==== SUPPLIED MATERIAL ====

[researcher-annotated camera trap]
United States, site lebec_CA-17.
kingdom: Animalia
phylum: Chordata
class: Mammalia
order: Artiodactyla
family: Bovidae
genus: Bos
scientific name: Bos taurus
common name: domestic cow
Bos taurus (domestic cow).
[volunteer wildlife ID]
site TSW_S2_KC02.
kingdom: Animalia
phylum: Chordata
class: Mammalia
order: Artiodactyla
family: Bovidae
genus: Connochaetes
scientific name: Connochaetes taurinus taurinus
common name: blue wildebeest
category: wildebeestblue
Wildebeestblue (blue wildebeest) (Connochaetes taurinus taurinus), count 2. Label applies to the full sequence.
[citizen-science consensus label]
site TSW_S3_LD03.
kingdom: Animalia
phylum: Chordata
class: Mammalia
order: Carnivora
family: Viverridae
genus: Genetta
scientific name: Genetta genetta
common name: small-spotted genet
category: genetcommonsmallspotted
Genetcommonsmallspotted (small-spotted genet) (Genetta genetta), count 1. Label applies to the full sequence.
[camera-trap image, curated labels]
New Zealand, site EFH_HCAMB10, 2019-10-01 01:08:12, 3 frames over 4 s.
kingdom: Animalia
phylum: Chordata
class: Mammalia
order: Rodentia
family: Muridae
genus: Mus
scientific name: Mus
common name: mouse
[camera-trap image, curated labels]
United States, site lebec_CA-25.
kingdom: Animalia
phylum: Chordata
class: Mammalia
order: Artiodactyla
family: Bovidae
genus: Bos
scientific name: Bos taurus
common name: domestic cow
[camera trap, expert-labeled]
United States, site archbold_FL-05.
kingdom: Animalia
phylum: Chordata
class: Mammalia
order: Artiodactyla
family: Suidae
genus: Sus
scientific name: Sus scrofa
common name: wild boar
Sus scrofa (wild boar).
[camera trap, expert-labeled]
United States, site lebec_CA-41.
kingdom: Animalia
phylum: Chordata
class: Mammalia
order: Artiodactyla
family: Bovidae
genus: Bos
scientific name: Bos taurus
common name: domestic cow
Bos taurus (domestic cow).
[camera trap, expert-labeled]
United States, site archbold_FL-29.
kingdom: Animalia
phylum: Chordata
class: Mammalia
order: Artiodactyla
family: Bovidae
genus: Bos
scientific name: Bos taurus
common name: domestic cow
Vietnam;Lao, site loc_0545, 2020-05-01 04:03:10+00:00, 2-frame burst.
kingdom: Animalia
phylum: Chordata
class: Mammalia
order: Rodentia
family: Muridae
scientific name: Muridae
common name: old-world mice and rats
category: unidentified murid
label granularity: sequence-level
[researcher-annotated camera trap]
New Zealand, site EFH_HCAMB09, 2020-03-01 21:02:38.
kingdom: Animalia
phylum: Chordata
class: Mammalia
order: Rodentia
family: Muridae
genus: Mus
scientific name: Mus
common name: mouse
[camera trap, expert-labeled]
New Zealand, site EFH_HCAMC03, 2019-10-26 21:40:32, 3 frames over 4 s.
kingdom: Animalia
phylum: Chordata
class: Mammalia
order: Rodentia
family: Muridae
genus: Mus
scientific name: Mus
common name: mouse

====

ASSIGNMENT - All lines from the top of the data through the line containing "common name: blue wildebeest" need to be retyped exactly, and nothing more.

RESPONSE TO THE TASK -
[researcher-annotated camera trap]
United States, site lebec_CA-17.
kingdom: Animalia
phylum: Chordata
class: Mammalia
order: Artiodactyla
family: Bovidae
genus: Bos
scientific name: Bos taurus
common name: domestic cow
Bos taurus (domestic cow).
[volunteer wildlife ID]
site TSW_S2_KC02.
kingdom: Animalia
phylum: Chordata
class: Mammalia
order: Artiodactyla
family: Bovidae
genus: Connochaetes
scientific name: Connochaetes taurinus taurinus
common name: blue wildebeest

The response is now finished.